*Try it*
The reply should be an exact repeat of the listing, with no pictures in it.

*Data excerpts*
***
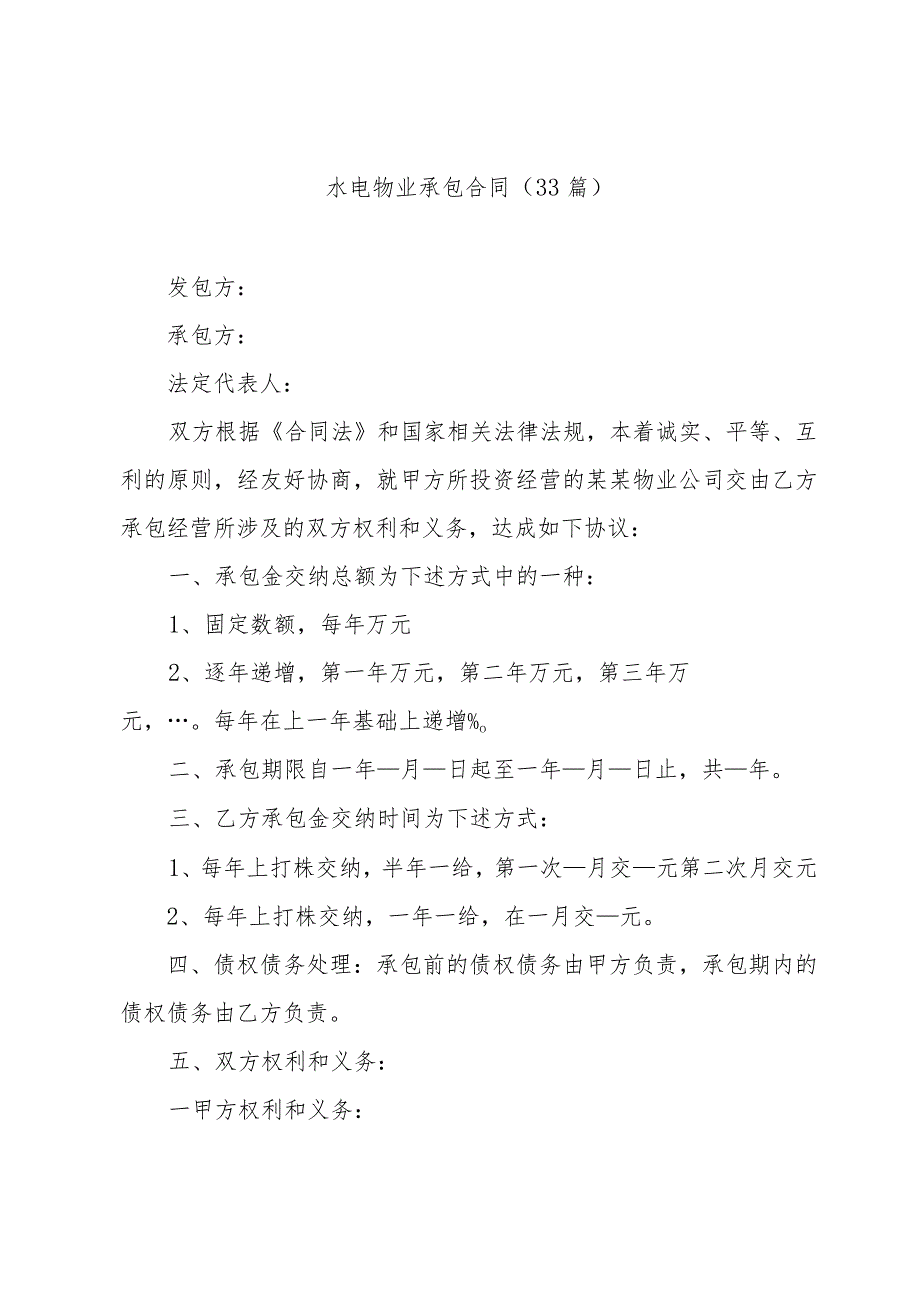 水电物业承包合同（33篇）

发包方：

承包方：

法定代表人：

双方根据《合同法》和国家相关法律法规，本着诚实、平等、互利的原则，经友好协商，就甲方所投资经营的某某物业公司交由乙方承包经营所涉及的双方权利和义务，达成如下协议：

一、承包金交纳总额为下述方式中的一种：

1、固定数额，每年万元

2、逐年递增，第一年万元，第二年万元，第三年万元，…。每年在上一年基础上递增%。

二、承包期限自一年—月—日起至一年—月—日止，共—年。

三、乙方承包金交纳时间为下述方式：

1、每年上打株交纳，半年一给，第一次—月交—元第二次月交元

2、每年上打株交纳，一年一给，在一月交—元。

四、债权债务处理：承包前的债权债务由甲方负责，承包期内的债权债务由乙方负责。

五、双方权利和义务：

一甲方权利和义务：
***
*Answer to this exercise*
 水电物业承包合同（33篇）

发包方：

承包方：

法定代表人：

双方根据《合同法》和国家相关法律法规，本着诚实、平等、互利的原则，经友好协商，就甲方所投资经营的某某物业公司交由乙方承包经营所涉及的双方权利和义务，达成如下协议：

一、承包金交纳总额为下述方式中的一种：

1、固定数额，每年万元

2、逐年递增，第一年万元，第二年万元，第三年万元，…。每年在上一年基础上递增%。

二、承包期限自一年—月—日起至一年—月—日止，共—年。

三、乙方承包金交纳时间为下述方式：

1、每年上打株交纳，半年一给，第一次—月交—元第二次月交元

2、每年上打株交纳，一年一给，在一月交—元。

四、债权债务处理：承包前的债权债务由甲方负责，承包期内的债权债务由乙方负责。

五、双方权利和义务：

一甲方权利和义务：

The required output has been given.